One of the pillars of the system, which is being created with government support, is ‘high resolution’ legality risk assessment of the 33 principal hardwood forest states. This will combine with provision of geolocation coordinates for every county within those states, with the AHEC system capable of overlaying satellite data to monitor forest disturbances on to the uniquely detailed land ownership mapping available in the US. And it was highlighted that the average area of US counties is less than that of a typical tropical forest concession, which can count as a ‘single plot’ under the EUDR. The monitoring process will use AI to assess likelihood of any forest disturbance being followed by conversion to agriculture to quantify deforestation risk per county. AHEC plans to link the satellite assessment, using Sentinel imaging, with new scientific techniques to identify wood product provenance.


The seminar speakers from the tropical sector were operating in a very different context. They represented companies with large forest concessions in Africa, each of which, as previously mentioned, can be presented as a single ‘plot of land’ under the terms of the EUDR. That hugely simplified provision of geolocation data. In addition, they said, they were relying for compliance on their own traceability systems, plus FSC and PAFC/PEFC certification schemes, which the latter organisations say are now in the process of ‘aligning’ with the Regulation.

Vincent Istace, CSR head of Olam Agri, parent of Republic of the Congo-based CIB looked at the forest management record of the Congo Basin more widely. Supported by the ATIBT, he said, there was cooperation across the region to drive sustainable management practices – and to meet the requirements of the EUDR. The rate of deforestation is now less than 1% a year – lower than current levels in parts of South East Asia and South America, he said.

CIB itself, he added, manages around 1.8 million ha of FSC-certified concessions. We operate a cutting cycle of one tree per hectare every 30 years, he said. And our certified management process includes social aspects and habitat and wildlife protections. In addition, we have a major planting programme.
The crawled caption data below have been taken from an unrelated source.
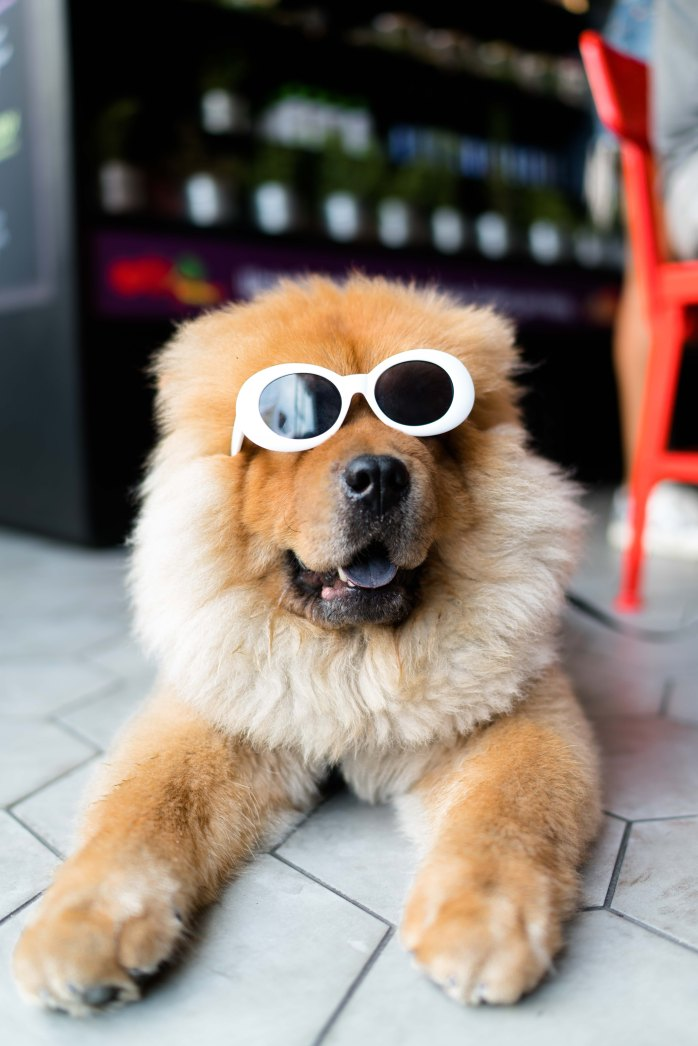 It's summer; summer; vacation; holiday; sunshine; dog; sunglasses; sunny weather; sunny; fun; funny picture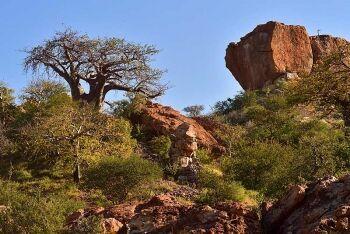 Baobab trees, Mapungubwe National Park, Limpopo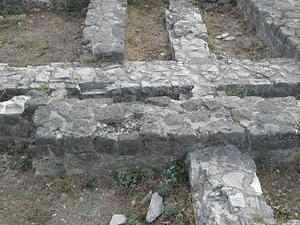 Celular Trichora romjai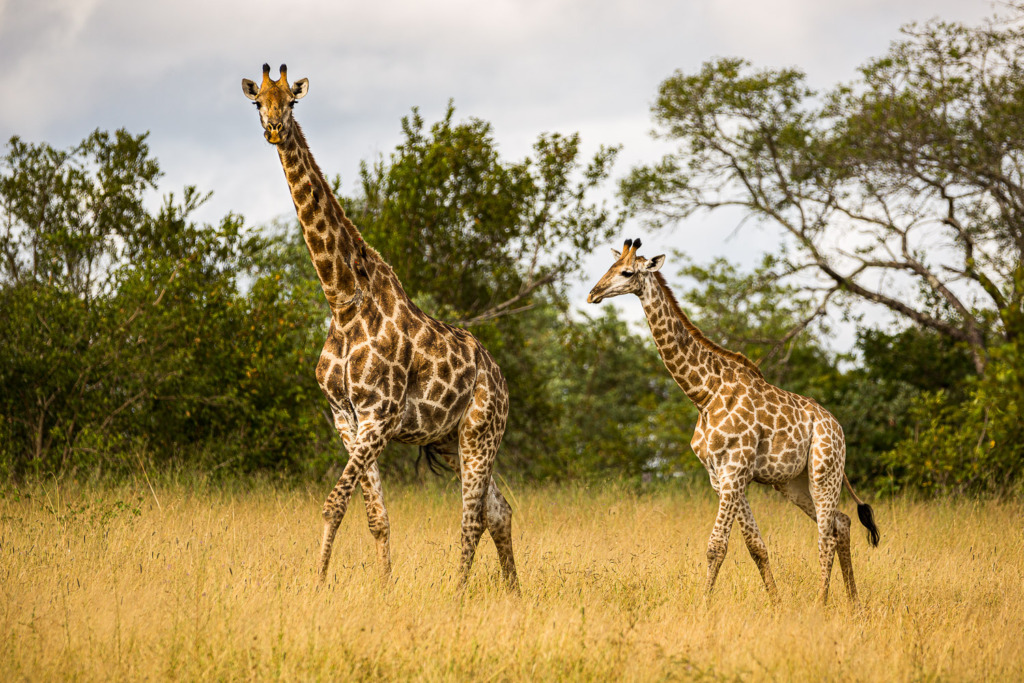 on safari in South Africa you will see giraffes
CIB was also confident its traceability systems would help meet EUDR requirements. Using identification numbers for each tree, we can track timber from stump through processing, he said.

Emmanuel Bon, general director of Cameroon-based Alpicam, also maintained his company could meet EUDR demands through the combination of FSC sustainable forest management certification, which it achieved in 2023, and its own tracking and forest inventory systems. He said geolocalised data for cutting areas was already recorded as a matter of course. Cutting area details are also uploaded into the Cameroon government operated SIGIF 2 system which allows tracking of timber ‘from the cut to the port of shipment’.